» **WRITTEN INSTRUCTION**: Collect every line in the entries below that contains the word "nearer", and copy each of those lines out in full.

» **DATASET ENTRIES**:
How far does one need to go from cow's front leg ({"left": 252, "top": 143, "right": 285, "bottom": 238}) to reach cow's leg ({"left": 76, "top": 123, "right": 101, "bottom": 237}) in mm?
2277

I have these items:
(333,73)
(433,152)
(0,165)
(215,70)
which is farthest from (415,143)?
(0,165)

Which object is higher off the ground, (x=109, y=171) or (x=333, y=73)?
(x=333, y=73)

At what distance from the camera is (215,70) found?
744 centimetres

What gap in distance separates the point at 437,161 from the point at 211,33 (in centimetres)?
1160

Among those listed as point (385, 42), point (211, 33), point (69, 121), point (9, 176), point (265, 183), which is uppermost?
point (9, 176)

...

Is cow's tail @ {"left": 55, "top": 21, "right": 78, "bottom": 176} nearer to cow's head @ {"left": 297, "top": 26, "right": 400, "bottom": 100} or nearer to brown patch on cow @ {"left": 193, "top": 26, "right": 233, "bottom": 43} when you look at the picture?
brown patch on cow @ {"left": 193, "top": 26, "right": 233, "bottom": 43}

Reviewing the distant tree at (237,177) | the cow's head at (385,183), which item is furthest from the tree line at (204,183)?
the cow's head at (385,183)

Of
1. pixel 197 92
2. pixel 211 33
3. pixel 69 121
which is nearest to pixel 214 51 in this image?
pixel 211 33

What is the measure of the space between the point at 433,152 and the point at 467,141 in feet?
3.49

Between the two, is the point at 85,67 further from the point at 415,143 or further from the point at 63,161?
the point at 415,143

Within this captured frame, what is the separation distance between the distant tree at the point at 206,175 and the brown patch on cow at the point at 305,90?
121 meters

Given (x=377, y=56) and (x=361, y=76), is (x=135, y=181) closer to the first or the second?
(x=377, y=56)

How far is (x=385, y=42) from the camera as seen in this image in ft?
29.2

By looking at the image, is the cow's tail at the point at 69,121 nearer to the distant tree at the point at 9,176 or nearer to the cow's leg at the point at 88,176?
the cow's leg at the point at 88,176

» **TASK ANSWER**:
Is cow's tail @ {"left": 55, "top": 21, "right": 78, "bottom": 176} nearer to cow's head @ {"left": 297, "top": 26, "right": 400, "bottom": 100} or nearer to brown patch on cow @ {"left": 193, "top": 26, "right": 233, "bottom": 43} when you look at the picture?
By looking at the image, is the cow's tail at the point at 69,121 nearer to the distant tree at the point at 9,176 or nearer to the cow's leg at the point at 88,176?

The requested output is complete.